In 1991 Michael Dunsmore was charged with a second-degree sexual offense and sentenced in Washington state to two years supervised probation followed by one year of unsupervised probation.  He served six months in jail, credit for time served, and then started completing his two years probation. 

By 1992, he had completed a required sex offender treatment and, in 1993, he was discharged from probation in Washington. He moved to Montana shortly afterward and moved on with his life – so he thought.

Over the next decade, Dunsmore was married twice and helped raise six kids. He was not reported for any issues involving sex crimes after the original charge. Regardless, he was required to register as a sex offender each year, which he did, up until 2005. That was the year he was involved in a helicopter logging accident. 

“I blew five discs in my back and I had a sciatic nerve issue,” Dunsmore said. “I couldn't walk for 11 and a half months. We lost our home. Workers comp had put me in a hotel room in Evergreen. The last thing I thought about was, ‘Oh, I better call and register.’”

Due to his failure to register, Dunsmore was sentenced to five years in prison and chose to take prison time over probation. “I wasn’t going to do probation,” he said. “I already knew what that felt like.”

Dunsmore got out on parole in 2010. When he was released, he found out he would have to wear an ankle monitor and create weekly schedules for his parole officer to approve. 

He was not in good health, and he finally visited a doctor who gave him an MRI and told him they needed to do bloodwork under the suspicion it might be cancer.
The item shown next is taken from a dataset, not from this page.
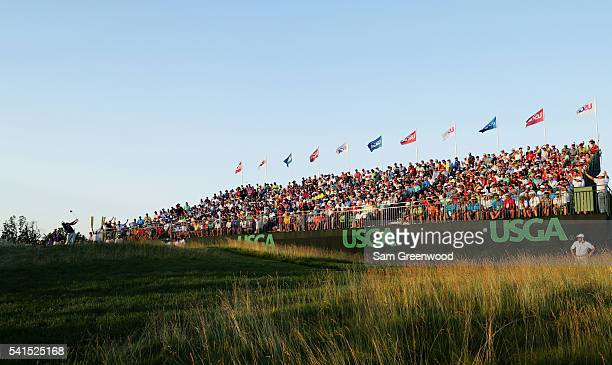 Dustin Johnson of the United States hits his tee shot on the 18th hole during the final round of the US Open at Oakmont Country Club on June 19 2016...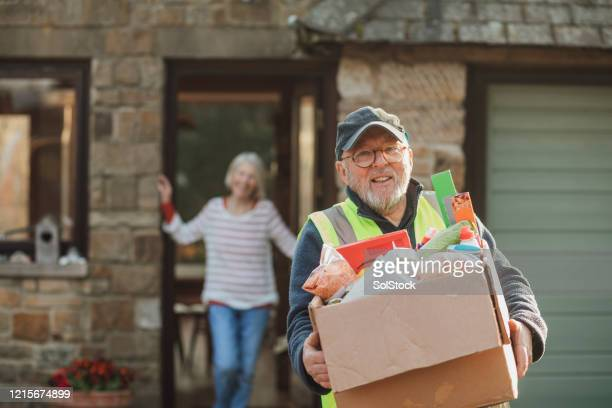 delivery man smiling - volunteer stock pictures, royalty-free photos & images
He called his parole officer to let him know he’d need to get some blood work done, but the officer told him, “no.” He told him that the blood work was not on his schedule and that he needed to put it on his schedule ahead of time in order to go. He told Dunsmore that he would have to do it another week.

 “I was terrified about the possible diagnosis, which was stressful enough,” said Dunsmore. “Additionally, how do I put blood work on a schedule a week before I even know I need it? How was I supposed to know I would need blood work?”

“That’s your problem,” he recalled the officer telling him.

Dunsmore had been released on parole for several reasons, one of which was that he had been part of the sheet-metal workers union since 1995 and he was guaranteed a job with them that would have paid $28 an hour. Though that was a reason the parole board granted him release, once he tried to take the job, his parole officer would not allow him to do it. The job required travel, and his PO said he was not allowed to travel, even for short-term jobs. So now, Dunsmore found himself in a position in which he was in danger of violating his parole because he was not employed. And, perhaps worse, he had to suspend his membership with the union, which cost him much more than a secure income.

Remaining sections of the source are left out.